### Task item A:
In the piece on overcoming domestic abuse, how many years of abuse did the writer endure in the marriage?
### Task item B:
Copy the part of the piece on overcoming domestic abuse from "The result of" to "what we all do.".

START Extract provided

Overcoming Domestic Abuse: Living and Loving Fearlessly


The mindset of abuse starts at an early age. Loving and following Jesus doesn’t make you immune from being deceived into an abusive marriage.

Even though my parents loved God with all their hearts, and they tried to do their best, they were too afraid to let God and other professionals help them work through their brokenness. They lived in unhealthy co-dependency and were rarely available for me.


The result of their unavailability left me feeling love-starved as a child and young woman. My natural quest to feel loved left me vulnerable to being date raped at the age of fifteen. The wounds from the violent rape were painful. However, the words from my father’s mouth stating, “I was unworthy of good love,” shattered my heart. His words changed my self-worth and the course of my life.


To prove I was loved I took the first offer of marriage at the age of eighteen. I married the “bad boy” in town who claimed to be a Christian, and I endured thirteen-years of abuse. I was acting in the broken design of love I knew, which is what we all do.


Without knowing Christ’s design of love, I used what I understood as love to try to fill the holes in my heart. Being unaware of my brokenness, domestic abuse, and Christ’s truths about love, made me vulnerable to become a victim of an abusive Christian marriage for thirteen-years.


Deep inside I knew it was not God’s will for him to hurt me. However, without Christ’s truth in my mind and heart, I believed what I experienced and what I heard from pastors. They said my marriage vows made it my responsibility to help my abusive husband to come back to God and find healing. These are lies and misinterpretations from the scriptures.

END Extract provided
START Recorded data

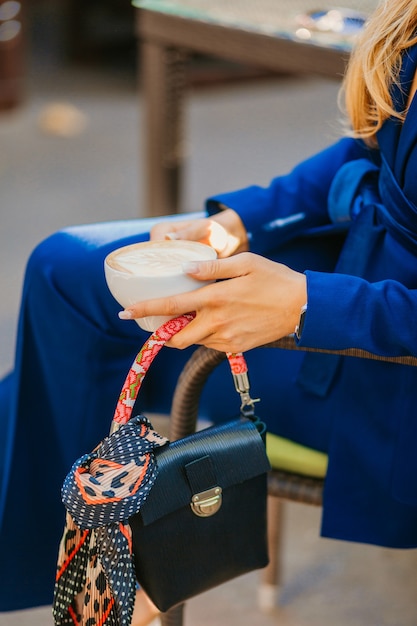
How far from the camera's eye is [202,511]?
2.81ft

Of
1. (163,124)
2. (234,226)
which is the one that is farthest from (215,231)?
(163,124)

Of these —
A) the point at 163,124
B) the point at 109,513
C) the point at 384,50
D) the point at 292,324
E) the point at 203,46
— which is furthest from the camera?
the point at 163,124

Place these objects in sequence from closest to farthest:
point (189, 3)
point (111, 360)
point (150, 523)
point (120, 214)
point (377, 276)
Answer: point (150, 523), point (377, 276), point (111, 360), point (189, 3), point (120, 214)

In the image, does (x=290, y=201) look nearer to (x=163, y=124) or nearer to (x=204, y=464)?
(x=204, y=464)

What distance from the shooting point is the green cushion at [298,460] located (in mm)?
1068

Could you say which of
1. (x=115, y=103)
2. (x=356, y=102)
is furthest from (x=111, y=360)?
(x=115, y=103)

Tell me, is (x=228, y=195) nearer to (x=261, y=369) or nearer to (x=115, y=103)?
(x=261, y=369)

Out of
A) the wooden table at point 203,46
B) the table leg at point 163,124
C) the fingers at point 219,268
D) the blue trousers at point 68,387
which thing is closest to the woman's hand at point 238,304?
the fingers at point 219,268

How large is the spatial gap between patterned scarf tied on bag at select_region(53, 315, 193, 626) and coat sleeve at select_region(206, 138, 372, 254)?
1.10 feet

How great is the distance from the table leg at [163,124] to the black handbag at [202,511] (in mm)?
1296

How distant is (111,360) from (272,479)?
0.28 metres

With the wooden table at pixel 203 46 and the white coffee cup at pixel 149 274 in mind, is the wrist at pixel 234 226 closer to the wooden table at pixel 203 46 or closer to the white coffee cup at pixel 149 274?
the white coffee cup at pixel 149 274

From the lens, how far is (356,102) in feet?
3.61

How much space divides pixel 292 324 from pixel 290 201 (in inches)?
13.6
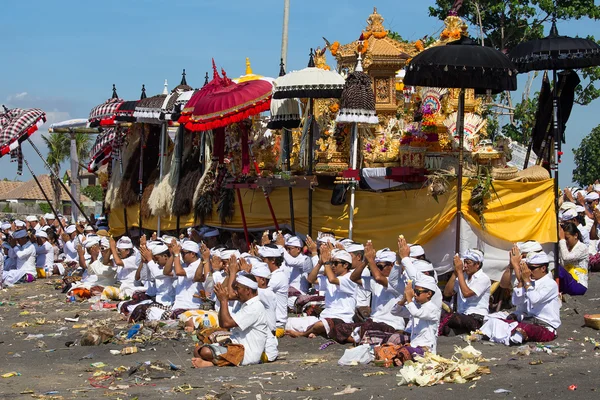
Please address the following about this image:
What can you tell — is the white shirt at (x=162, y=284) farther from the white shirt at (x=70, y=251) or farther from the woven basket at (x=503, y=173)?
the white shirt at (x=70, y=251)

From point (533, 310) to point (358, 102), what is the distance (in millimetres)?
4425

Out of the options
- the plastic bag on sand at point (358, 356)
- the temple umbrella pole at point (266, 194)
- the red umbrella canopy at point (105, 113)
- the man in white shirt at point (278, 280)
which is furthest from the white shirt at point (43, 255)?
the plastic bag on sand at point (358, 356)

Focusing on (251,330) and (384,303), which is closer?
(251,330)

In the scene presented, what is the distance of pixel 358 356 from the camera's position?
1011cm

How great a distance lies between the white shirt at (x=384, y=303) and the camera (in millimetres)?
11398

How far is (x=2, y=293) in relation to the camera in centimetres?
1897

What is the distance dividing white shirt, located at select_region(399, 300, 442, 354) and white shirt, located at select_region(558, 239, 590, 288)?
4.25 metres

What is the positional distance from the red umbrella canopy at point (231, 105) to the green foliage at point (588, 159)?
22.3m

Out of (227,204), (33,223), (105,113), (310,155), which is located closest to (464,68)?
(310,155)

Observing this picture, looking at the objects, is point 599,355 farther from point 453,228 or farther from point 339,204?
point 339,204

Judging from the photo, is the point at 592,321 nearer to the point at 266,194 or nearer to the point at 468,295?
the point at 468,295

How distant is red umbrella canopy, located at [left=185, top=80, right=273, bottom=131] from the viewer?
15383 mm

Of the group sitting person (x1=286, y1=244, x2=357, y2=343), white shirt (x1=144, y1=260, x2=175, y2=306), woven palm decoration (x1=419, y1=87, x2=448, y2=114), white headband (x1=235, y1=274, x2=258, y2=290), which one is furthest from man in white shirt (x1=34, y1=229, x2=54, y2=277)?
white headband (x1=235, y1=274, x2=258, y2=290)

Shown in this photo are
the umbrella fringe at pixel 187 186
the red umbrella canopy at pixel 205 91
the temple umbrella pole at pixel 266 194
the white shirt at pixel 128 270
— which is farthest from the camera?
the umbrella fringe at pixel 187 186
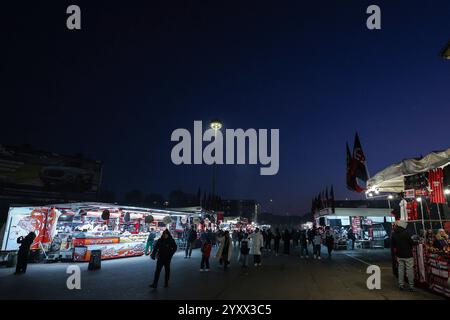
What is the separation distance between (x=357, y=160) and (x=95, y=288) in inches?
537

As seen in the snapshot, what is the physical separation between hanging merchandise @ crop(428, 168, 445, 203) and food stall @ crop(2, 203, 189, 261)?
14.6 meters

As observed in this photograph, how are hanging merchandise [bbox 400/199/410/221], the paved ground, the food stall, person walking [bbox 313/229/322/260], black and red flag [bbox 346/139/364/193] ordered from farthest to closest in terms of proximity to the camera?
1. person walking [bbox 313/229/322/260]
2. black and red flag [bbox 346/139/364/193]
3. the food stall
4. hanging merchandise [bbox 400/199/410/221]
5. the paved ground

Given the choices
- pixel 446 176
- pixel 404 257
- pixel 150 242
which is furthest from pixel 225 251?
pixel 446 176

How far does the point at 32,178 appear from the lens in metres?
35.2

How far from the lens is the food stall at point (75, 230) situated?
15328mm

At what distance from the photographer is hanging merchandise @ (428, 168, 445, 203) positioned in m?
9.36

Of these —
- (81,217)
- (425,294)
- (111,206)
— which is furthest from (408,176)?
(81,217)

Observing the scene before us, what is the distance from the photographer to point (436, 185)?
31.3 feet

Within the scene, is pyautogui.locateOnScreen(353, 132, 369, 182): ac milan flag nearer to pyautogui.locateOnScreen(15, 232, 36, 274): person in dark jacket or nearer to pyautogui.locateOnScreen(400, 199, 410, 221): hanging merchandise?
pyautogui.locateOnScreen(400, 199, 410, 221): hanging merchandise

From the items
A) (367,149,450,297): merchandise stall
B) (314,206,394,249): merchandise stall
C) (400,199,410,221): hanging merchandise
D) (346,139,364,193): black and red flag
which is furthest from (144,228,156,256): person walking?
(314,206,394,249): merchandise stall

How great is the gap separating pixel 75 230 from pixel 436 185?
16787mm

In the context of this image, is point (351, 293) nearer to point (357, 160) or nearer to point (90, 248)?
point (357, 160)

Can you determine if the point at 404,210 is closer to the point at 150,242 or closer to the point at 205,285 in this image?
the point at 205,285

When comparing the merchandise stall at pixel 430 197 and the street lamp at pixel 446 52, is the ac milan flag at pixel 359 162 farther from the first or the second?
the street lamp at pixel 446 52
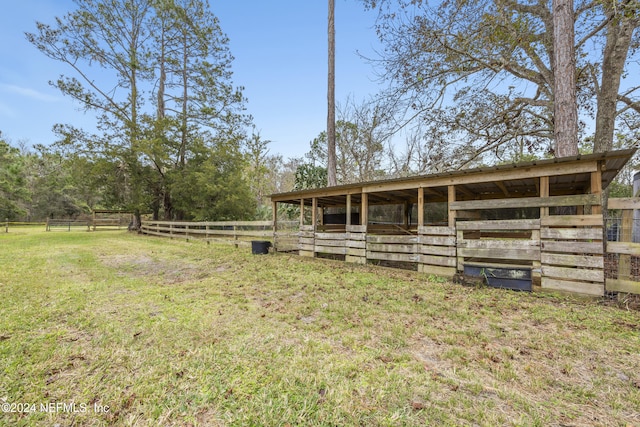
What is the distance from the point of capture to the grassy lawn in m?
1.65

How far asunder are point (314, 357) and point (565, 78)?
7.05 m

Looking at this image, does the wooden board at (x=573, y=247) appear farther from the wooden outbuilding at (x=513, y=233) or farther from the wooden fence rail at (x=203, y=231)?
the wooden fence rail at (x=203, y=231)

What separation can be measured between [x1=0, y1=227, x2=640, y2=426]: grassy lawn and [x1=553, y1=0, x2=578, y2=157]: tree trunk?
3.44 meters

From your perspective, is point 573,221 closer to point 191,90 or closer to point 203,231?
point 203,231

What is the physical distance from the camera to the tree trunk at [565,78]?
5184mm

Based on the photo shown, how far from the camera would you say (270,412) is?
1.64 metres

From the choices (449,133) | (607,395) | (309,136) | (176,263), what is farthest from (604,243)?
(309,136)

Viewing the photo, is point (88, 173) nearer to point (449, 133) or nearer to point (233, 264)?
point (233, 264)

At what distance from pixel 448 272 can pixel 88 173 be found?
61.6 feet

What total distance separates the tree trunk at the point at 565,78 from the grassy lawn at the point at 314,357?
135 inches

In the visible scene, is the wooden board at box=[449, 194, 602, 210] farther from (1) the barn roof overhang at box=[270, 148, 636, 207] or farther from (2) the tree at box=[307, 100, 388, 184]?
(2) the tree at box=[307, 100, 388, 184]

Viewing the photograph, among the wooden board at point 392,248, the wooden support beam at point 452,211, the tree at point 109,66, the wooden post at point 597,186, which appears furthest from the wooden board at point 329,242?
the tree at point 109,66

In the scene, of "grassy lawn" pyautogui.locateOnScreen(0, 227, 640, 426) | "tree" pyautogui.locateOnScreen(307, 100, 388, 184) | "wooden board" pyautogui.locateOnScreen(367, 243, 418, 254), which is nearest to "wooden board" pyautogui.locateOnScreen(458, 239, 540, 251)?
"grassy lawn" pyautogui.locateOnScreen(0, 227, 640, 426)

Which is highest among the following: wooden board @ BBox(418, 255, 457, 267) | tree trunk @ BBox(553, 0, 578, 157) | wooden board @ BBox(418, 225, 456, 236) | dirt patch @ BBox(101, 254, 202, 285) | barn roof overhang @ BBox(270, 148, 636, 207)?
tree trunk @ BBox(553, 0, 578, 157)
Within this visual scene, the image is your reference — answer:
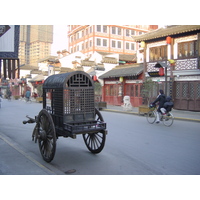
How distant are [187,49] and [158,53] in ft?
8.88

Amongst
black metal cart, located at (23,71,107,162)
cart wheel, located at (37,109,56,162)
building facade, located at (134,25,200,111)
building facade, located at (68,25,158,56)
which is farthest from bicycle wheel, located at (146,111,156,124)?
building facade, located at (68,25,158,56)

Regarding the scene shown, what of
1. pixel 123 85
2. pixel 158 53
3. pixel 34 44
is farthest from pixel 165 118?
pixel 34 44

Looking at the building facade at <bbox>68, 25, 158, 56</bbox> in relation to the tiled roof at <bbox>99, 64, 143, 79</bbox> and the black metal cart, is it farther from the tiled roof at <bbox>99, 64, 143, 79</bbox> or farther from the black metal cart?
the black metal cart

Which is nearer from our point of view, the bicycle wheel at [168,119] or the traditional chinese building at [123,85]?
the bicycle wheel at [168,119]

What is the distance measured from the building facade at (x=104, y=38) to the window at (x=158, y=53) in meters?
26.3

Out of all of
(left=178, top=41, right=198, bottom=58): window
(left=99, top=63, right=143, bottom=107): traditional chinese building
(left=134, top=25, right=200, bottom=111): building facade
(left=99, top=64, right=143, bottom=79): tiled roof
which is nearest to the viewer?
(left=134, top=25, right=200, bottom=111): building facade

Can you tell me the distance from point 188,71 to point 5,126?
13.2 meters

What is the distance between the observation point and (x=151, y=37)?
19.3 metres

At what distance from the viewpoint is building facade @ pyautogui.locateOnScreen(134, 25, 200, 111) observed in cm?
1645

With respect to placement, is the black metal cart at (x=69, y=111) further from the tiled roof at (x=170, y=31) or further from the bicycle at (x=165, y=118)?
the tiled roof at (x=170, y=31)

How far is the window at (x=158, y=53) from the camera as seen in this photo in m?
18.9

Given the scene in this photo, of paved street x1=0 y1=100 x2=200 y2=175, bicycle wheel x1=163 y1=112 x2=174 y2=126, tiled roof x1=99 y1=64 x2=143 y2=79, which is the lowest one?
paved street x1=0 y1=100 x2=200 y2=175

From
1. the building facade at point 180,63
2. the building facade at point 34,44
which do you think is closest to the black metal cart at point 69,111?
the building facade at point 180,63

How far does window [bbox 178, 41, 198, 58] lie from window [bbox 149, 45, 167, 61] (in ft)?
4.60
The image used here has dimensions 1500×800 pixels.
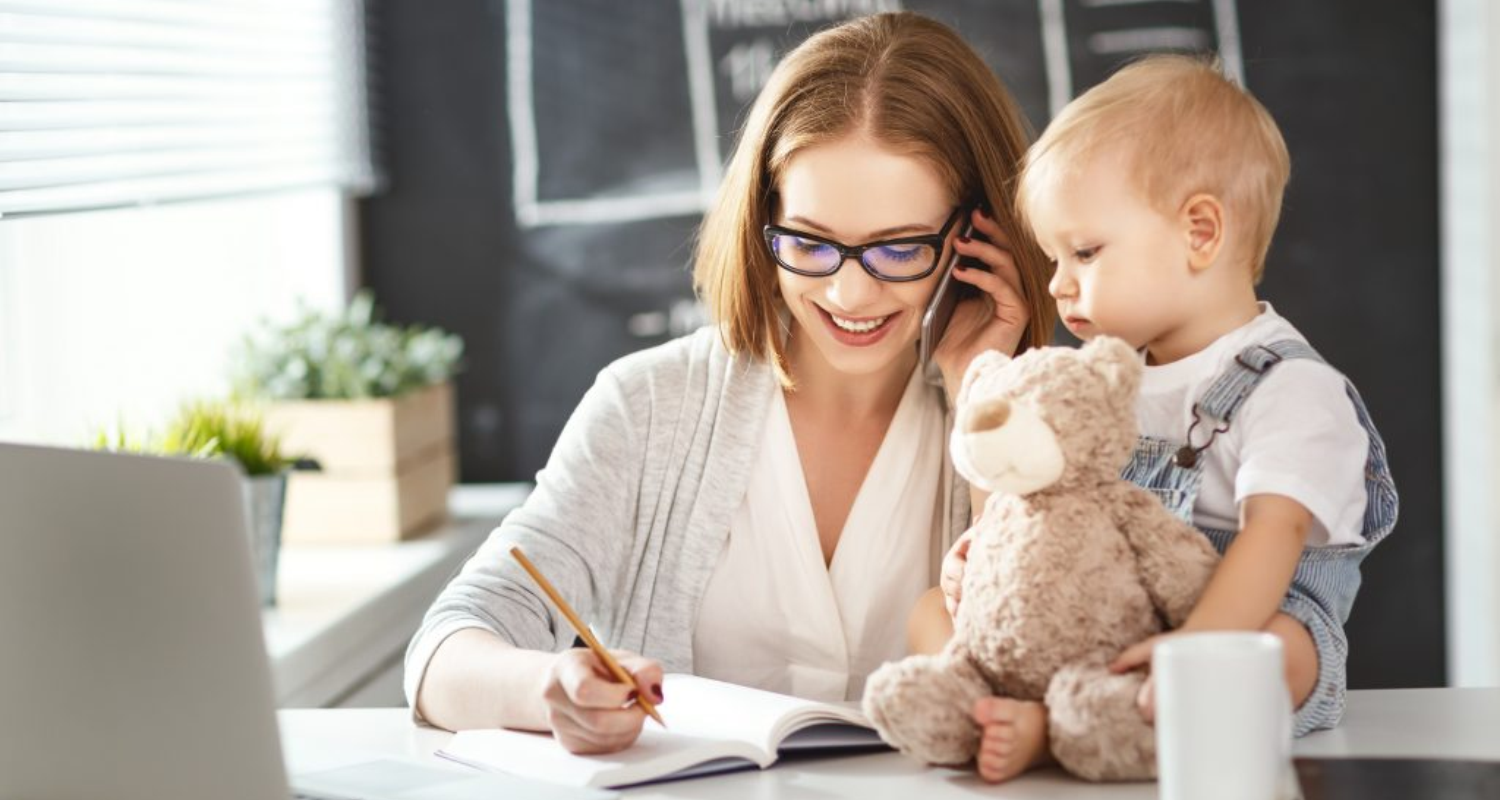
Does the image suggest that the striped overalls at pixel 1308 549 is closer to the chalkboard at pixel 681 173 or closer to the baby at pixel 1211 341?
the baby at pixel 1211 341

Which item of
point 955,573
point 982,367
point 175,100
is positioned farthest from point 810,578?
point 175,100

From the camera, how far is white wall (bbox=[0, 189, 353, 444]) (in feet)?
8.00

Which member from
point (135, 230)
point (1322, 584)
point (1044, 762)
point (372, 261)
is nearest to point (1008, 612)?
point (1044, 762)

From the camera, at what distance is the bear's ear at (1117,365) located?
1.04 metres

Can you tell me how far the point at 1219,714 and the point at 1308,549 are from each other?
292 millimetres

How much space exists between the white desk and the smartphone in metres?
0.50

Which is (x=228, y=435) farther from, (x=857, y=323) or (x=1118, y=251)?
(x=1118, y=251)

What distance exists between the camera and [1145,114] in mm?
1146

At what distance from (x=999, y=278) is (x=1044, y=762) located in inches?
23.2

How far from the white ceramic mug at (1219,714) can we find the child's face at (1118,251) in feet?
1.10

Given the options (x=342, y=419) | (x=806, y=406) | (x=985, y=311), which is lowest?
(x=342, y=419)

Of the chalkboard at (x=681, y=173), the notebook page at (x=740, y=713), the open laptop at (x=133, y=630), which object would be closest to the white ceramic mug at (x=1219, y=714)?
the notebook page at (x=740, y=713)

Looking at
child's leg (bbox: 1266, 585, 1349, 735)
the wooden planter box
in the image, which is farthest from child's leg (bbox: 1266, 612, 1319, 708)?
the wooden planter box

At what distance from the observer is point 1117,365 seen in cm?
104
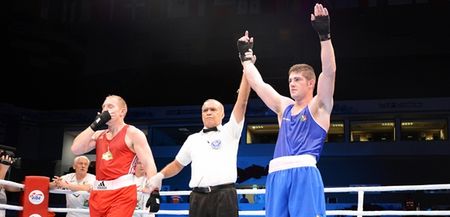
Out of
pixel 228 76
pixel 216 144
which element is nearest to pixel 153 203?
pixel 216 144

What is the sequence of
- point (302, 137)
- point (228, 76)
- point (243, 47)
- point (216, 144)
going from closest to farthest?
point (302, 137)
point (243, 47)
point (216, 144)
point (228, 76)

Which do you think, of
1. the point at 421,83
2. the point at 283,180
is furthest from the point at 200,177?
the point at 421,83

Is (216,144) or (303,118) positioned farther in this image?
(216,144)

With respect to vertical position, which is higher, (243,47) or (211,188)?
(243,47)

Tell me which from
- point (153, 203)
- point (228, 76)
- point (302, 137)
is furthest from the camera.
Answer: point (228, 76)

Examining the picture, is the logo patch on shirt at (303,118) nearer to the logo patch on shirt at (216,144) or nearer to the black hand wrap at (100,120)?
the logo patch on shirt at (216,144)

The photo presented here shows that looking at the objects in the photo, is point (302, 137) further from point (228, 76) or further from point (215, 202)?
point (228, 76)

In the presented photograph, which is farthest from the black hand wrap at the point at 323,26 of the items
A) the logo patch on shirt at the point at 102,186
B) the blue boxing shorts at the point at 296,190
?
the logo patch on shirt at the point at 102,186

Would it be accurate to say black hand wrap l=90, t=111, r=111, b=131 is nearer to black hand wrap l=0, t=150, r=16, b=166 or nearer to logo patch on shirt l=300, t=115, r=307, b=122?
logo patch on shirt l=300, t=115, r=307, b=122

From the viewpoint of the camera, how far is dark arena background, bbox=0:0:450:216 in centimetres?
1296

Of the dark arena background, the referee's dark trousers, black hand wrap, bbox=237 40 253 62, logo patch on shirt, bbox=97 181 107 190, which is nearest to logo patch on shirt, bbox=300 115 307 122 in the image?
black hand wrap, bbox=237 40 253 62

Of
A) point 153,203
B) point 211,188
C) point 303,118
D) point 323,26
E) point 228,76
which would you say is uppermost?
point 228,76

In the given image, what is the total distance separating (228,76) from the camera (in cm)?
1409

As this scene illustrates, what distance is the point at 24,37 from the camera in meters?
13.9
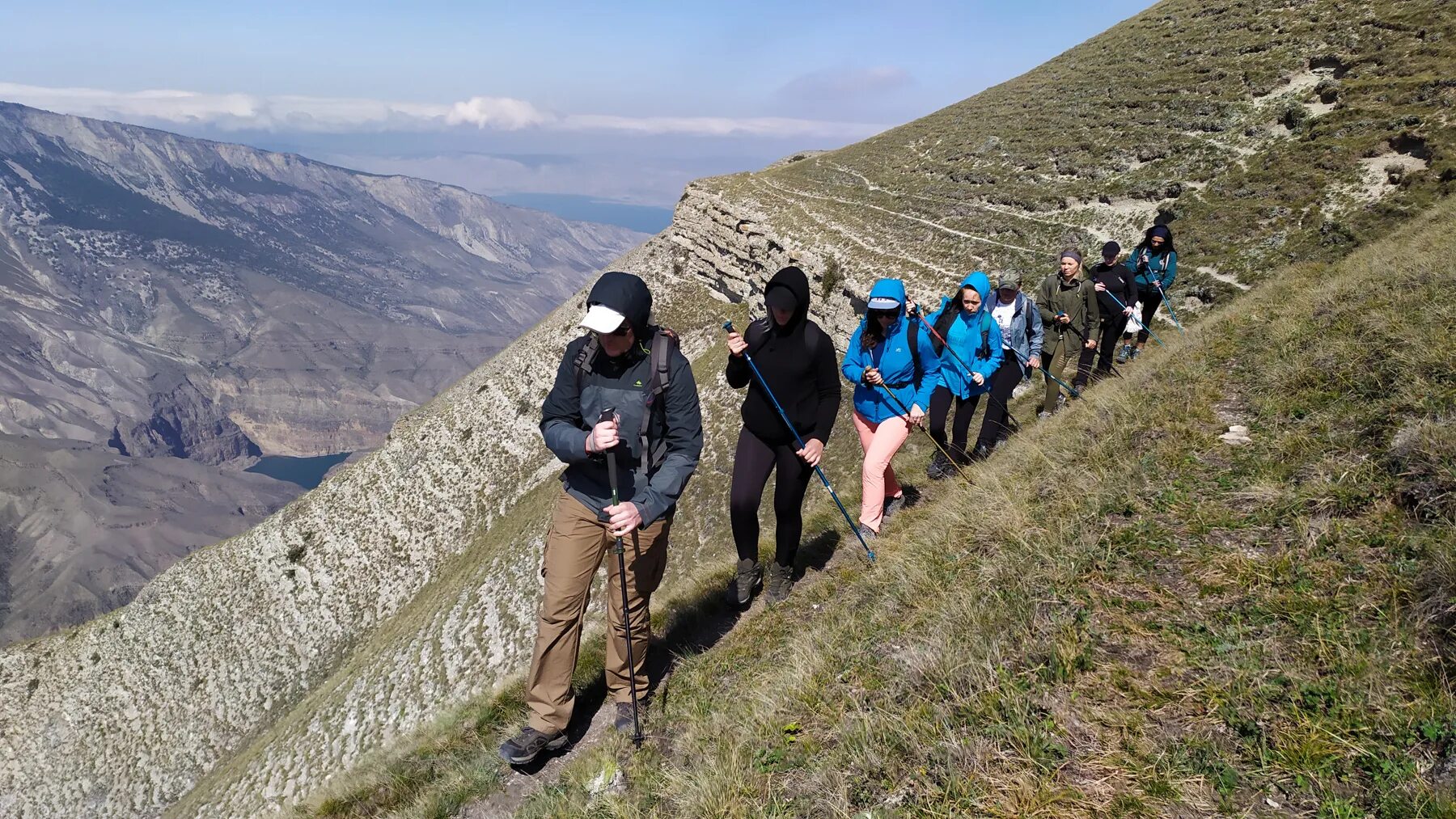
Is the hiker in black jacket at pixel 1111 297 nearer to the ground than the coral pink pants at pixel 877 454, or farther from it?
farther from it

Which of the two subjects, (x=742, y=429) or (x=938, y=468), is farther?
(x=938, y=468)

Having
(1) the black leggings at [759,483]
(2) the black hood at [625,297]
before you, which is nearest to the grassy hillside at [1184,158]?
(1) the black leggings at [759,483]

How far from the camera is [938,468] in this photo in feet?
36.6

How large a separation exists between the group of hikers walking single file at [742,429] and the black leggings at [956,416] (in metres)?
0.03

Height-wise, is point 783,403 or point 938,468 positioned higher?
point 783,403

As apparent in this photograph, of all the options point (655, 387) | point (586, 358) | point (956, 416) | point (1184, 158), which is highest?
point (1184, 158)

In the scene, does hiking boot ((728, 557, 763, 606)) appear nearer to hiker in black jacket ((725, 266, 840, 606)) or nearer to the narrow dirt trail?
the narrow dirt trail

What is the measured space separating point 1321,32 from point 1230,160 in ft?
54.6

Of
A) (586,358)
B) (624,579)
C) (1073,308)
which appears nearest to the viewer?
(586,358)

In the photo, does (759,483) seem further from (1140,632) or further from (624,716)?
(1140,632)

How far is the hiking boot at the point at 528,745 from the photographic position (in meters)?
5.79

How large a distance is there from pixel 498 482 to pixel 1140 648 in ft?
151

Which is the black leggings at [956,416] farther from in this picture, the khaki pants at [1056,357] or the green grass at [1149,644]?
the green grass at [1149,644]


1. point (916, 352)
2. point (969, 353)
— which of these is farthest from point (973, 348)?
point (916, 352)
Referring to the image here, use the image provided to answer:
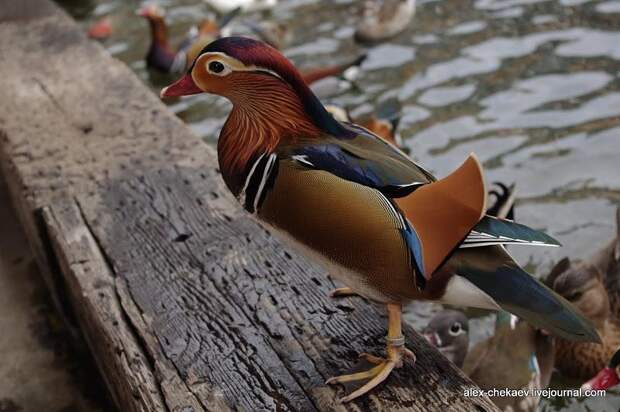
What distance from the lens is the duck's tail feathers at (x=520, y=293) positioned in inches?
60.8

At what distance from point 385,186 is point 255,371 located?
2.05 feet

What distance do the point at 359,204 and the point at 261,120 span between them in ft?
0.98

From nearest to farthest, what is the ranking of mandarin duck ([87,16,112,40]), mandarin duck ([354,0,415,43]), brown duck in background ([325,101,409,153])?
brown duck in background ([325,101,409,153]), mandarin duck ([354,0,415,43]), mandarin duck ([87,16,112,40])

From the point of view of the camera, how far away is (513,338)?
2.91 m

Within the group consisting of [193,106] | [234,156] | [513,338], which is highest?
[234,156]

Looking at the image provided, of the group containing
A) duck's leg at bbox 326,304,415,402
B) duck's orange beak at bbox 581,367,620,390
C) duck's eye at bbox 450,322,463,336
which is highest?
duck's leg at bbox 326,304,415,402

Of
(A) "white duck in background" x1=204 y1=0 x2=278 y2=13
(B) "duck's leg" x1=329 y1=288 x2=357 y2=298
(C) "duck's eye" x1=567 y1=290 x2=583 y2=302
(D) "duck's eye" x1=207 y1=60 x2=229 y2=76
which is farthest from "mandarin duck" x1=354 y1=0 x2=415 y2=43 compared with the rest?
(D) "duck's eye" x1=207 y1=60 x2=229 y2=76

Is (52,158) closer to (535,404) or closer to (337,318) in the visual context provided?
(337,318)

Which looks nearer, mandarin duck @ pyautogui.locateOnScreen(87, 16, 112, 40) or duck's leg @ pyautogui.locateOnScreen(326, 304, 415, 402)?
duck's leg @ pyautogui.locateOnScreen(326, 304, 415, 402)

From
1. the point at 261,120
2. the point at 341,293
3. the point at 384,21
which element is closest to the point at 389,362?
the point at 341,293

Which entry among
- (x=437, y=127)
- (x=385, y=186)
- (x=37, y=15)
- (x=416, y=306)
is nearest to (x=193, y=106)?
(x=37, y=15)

END Recorded data

### Response area A:
Thirteen years.

### Response area B:
The result of their unavailability left me feeling love-starved as a child and young woman. My natural quest to feel loved left me vulnerable to being date raped at the age of fifteen. The wounds from the violent rape were painful. However, the words from my father’s mouth stating, “I was unworthy of good love,” shattered my heart. His words changed my self-worth and the course of my life.


To prove I was loved I took the first offer of marriage at the age of eighteen. I married the “bad boy” in town who claimed to be a Christian, and I endured thirteen-years of abuse. I was acting in the broken design of love I knew, which is what we all do.